* Request
Retype all of the material below character for character, but leave the pictures out of your answer.

* Spatial questions linked to images
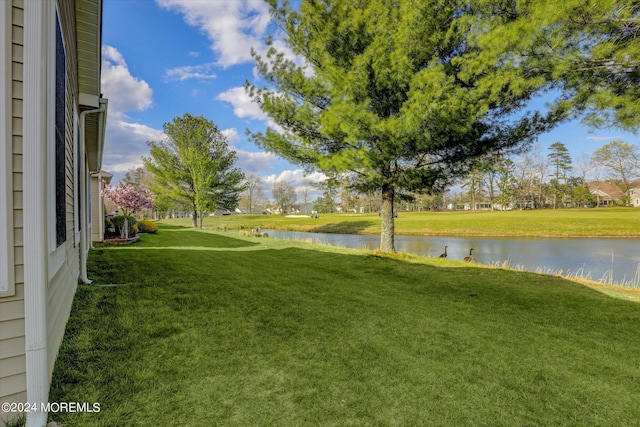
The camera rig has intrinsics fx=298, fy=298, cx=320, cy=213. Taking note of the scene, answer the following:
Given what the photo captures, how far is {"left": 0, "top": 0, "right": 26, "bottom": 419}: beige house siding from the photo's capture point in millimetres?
1511

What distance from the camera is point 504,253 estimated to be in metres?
12.6

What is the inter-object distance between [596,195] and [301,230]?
40.9 m

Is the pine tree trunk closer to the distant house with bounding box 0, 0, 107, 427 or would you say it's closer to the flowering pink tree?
the distant house with bounding box 0, 0, 107, 427

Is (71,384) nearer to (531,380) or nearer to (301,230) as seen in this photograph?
(531,380)

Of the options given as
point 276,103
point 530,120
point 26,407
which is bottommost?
point 26,407

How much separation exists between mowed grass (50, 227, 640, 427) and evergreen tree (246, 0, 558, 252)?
3.44 metres

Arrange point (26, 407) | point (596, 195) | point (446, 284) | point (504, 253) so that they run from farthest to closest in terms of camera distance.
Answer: point (596, 195)
point (504, 253)
point (446, 284)
point (26, 407)

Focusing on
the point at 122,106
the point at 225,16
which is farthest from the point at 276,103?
the point at 122,106

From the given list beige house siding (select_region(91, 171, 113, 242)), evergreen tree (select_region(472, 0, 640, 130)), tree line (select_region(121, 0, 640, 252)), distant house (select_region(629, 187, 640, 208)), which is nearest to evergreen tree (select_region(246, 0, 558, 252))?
tree line (select_region(121, 0, 640, 252))

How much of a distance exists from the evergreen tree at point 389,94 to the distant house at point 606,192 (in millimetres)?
47276

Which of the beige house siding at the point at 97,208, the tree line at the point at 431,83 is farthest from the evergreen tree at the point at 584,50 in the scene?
the beige house siding at the point at 97,208

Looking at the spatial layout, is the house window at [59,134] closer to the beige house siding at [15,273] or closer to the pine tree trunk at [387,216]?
the beige house siding at [15,273]

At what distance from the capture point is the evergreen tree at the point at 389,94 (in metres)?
6.02

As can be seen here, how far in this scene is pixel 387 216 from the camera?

* Reply
The camera rig has intrinsics fx=298, fy=298, cx=320, cy=213. Taking note of the scene, answer the following:
Given what the photo captures, how far is {"left": 0, "top": 0, "right": 26, "bottom": 419}: beige house siding from the photo's capture point in millimetres?
1511

What distance from the camera is point 504,253 estimated to be in metres?
12.6

What is the inter-object distance between [596,195] and [301,230]?
40.9 m

Is the pine tree trunk closer to the distant house with bounding box 0, 0, 107, 427 or would you say it's closer to the flowering pink tree?
the distant house with bounding box 0, 0, 107, 427

Is (71,384) nearer to (531,380) or nearer to (301,230) as seen in this photograph?
(531,380)

Of the options given as
point 276,103
point 530,120
point 26,407
which is bottommost?
point 26,407

How much separation exists between mowed grass (50, 227, 640, 427) and evergreen tree (246, 0, 558, 252)?
3.44 metres

Arrange point (26, 407) | point (596, 195) | point (446, 284) | point (504, 253) so that they run from farthest to closest in terms of camera distance.
Answer: point (596, 195)
point (504, 253)
point (446, 284)
point (26, 407)

Focusing on
the point at 122,106
the point at 225,16
which is farthest from the point at 276,103?
the point at 122,106

From the given list beige house siding (select_region(91, 171, 113, 242)), evergreen tree (select_region(472, 0, 640, 130)), tree line (select_region(121, 0, 640, 252)), distant house (select_region(629, 187, 640, 208)), which is nearest to evergreen tree (select_region(246, 0, 558, 252))?
tree line (select_region(121, 0, 640, 252))

How much of a distance exists from the evergreen tree at point 389,94 to the distant house at point 606,192 (in millimetres)?
47276

Which of the beige house siding at the point at 97,208, the tree line at the point at 431,83 is farthest from the evergreen tree at the point at 584,50 in the scene?
the beige house siding at the point at 97,208

Looking at the spatial layout, is the house window at [59,134] closer to the beige house siding at [15,273] or closer to the pine tree trunk at [387,216]?
the beige house siding at [15,273]

At what distance from the capture point is the evergreen tree at the point at 389,94 (in metres)?
6.02

As can be seen here, how far in this scene is pixel 387 216 from the camera?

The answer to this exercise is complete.